O treinador gaúcho não terá a liberdade que tinha no clube de Parque São Jorge. Isso porque a engrenagem da CBF é podre e nos bastidores da instituição a palavra dos empresários dos jogadores pesa muito. Trocando em miúdos, na próxima convocação da seleção não se deve esperar mais do que cinco novidades – o que será um exagero. Resumindo, a conhecida bandalheira há de continuar e Tite terá de mostrar resultado caso queira ver a própria cabeça longe da guilhotina.

Acostumado a desfilar ao lado daquelas dadivosas e curvilíneas moças que dormem à tarde, Marco Polo Del Nero imaginou que o Corinthians é o lupanar da esquina. Tirou o treinador do alvinegro paulistano como um cafetão que intima sua tutelada. E Del Nero sequer se deu ao trabalho de primeiramente conversar com o presidente do clube, Roberto Andrade, e pedir licença para surrupiar o comandante do “campeão dos campeões”. Agiu como se fosse o dono do bataclã.

Diante da atitude nada elegante de Del Nero, o treinador deveria ter colocado os dois pés atrás. Afinal, o que o presidente da CBF fala em pé não escreve sentado. Principalmente se colocar os pés além das fronteiras do Brasil. Tite aceitou o desafio sem acertar salário. No máximo deverá ganhar alguns trocados a mais do que Dunga, que embolsava mensalmente R$ 600 mil (valor bruto). Fala-se que no Corinthians o salário de Tite girava em torno de R$ 700 mil, mas em dada ocasião o presidente do clube disse que dinheiro não seria problema para manter o treinador.

A CBF não faz contrato, mas segue as leis trabalhistas e registra o funcionário na carteira de trabalho. Contas para lá e para cá, Tite deverá embolsar pouco mais de R$ 500 mil por mês, já descontada a dolorida mordida do Leão. Seis por meia dúzia, Itaquera é mil vezes melhor do que a Barra da Tijuca, onde está fincada a sede do lamaçal conhecido como CBF.

Alguns experientes afirmam que Tite teria se incomodado com a presença de torcedores truculentos no centro de treinamento do Corinthians. Sem dúvida esse é o tipo de situação desagradável, em especial para alguém do naipe do gaúcho Adenor Bacchi, mas é melhor conviver com o destempero do “bando de loucos” do que com a gatunagem debochada dos cartolas da CBF.

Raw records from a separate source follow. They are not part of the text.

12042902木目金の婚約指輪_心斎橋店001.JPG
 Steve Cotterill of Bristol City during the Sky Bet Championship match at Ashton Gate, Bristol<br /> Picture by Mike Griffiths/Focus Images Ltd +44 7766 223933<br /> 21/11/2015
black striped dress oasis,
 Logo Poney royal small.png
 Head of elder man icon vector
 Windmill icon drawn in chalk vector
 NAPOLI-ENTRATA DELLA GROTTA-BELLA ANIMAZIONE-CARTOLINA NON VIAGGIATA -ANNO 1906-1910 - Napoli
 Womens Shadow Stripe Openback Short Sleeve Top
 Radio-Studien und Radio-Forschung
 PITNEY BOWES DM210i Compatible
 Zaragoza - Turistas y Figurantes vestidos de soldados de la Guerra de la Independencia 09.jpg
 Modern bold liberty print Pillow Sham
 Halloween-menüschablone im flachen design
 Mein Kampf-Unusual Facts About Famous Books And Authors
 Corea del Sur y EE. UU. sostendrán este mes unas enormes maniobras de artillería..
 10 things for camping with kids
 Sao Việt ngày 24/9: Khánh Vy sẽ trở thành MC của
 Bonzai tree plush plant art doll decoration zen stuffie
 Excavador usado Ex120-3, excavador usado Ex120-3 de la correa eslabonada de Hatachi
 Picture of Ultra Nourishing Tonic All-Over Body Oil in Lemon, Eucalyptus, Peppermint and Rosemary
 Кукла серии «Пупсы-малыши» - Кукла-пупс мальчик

Outros conhecedores do assunto garantem que a chegada ao comando da seleção brasileira dará a Tite mais visibilidade na esfera do futebol internacional, principalmente no da Europa. Se o objetivo de Tite era sentar-se nas primeiras filas da vitrine do futebol planetário, melhor seria recusar o convite de Marco Polo Del Nero. Afinal, somente os excepcionais são capazes de recusar ofertas espúrias. Com isso seu passe valorizaria muito mais, também sua respeitabilidade como treinador. Mas cada um sabe o que é melhor para si.

Diz a sabedoria popular “vão-se os anéis, ficam os dedos”. Toda a sorte do mundo a essa figura extraordinária que é Tite, mas que o Timão faça jus ao superlativo e continue grande. “Vai Corinthians!”

(*) Ucho Haddad é jornalista político e investigativo, analista e comentarista político, cronista esportivo, escritor e poeta.